Go over the entries below line by line, copying each one that contains the word "into".

Data extracted from a collection
━━━━━━━━━━━━━━━━

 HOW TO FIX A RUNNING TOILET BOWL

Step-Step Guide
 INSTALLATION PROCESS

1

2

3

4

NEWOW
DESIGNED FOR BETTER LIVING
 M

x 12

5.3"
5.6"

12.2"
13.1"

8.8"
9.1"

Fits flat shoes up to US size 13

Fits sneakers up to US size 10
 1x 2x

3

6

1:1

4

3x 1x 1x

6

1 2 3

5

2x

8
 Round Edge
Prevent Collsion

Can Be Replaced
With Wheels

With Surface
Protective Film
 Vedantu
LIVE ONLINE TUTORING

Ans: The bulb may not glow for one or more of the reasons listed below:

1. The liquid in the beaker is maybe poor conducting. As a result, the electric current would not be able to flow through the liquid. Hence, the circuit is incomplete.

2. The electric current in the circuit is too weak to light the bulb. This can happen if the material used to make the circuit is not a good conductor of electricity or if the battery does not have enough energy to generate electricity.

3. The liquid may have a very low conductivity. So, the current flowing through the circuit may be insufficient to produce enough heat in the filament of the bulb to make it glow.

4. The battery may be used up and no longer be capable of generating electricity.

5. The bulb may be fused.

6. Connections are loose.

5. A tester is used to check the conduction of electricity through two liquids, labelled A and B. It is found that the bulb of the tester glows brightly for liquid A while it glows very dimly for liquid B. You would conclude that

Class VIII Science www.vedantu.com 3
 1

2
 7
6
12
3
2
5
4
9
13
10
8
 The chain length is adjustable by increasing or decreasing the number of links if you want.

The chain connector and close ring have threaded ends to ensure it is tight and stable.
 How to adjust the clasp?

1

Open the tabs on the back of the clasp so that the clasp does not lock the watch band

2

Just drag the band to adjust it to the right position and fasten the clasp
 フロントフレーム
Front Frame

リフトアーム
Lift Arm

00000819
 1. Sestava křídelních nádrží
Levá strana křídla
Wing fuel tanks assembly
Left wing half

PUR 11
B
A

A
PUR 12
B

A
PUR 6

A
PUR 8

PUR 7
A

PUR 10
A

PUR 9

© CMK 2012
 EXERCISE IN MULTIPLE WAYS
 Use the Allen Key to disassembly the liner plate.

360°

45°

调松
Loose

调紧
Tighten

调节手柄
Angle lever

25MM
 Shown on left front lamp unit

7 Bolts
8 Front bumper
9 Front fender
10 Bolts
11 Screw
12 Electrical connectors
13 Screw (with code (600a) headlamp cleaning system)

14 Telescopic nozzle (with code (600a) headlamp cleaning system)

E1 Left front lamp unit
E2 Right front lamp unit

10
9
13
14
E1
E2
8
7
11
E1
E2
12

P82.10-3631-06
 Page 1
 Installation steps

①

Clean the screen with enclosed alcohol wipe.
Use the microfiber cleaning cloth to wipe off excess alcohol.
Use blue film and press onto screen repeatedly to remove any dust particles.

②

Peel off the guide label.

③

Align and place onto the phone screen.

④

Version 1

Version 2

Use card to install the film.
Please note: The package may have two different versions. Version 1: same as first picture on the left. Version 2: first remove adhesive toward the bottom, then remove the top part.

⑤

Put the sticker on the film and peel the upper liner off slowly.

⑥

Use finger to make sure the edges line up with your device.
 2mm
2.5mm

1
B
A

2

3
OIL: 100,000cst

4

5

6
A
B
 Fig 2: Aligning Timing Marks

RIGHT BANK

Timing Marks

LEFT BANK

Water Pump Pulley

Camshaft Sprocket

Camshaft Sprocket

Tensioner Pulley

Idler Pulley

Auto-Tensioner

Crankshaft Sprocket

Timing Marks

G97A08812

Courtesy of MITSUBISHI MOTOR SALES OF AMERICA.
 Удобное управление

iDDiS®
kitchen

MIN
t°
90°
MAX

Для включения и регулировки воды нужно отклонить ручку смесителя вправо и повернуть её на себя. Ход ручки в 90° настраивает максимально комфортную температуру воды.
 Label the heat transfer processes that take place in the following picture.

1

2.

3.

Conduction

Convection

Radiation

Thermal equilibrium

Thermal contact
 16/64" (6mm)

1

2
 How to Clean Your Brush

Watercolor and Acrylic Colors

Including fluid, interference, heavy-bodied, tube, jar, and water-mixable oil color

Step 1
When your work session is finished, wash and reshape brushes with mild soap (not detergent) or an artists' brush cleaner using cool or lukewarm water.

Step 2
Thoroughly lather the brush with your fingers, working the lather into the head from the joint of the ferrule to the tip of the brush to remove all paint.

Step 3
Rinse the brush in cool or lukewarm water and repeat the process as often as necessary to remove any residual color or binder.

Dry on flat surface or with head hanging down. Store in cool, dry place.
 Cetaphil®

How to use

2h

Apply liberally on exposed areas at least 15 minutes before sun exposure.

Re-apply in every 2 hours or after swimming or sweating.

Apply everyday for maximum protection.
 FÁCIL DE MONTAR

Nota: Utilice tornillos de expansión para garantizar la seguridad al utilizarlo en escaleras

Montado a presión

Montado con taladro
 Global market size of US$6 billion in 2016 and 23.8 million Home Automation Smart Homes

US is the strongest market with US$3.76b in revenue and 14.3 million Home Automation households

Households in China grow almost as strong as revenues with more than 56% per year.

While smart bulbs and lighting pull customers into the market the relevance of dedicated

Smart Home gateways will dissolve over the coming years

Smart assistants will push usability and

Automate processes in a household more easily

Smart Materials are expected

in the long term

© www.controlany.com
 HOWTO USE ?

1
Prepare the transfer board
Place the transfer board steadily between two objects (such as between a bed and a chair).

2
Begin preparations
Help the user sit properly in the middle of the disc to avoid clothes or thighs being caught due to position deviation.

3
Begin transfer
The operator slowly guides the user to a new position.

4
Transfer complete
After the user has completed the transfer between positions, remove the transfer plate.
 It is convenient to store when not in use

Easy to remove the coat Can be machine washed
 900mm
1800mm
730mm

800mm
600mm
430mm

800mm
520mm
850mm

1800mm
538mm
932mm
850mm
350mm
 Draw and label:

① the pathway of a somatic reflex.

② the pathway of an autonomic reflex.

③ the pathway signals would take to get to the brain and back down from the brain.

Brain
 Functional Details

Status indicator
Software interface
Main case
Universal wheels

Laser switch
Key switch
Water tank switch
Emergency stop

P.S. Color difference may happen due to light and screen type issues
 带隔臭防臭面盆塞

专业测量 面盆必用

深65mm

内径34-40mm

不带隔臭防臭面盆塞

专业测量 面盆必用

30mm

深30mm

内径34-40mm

━━━━━━━━━━━━━━━━

→ TASK RESPONSE
Thoroughly lather the brush with your fingers, working the lather into the head from the joint of the ferrule to the tip of the brush to remove all paint.
While smart bulbs and lighting pull customers into the market the relevance of dedicated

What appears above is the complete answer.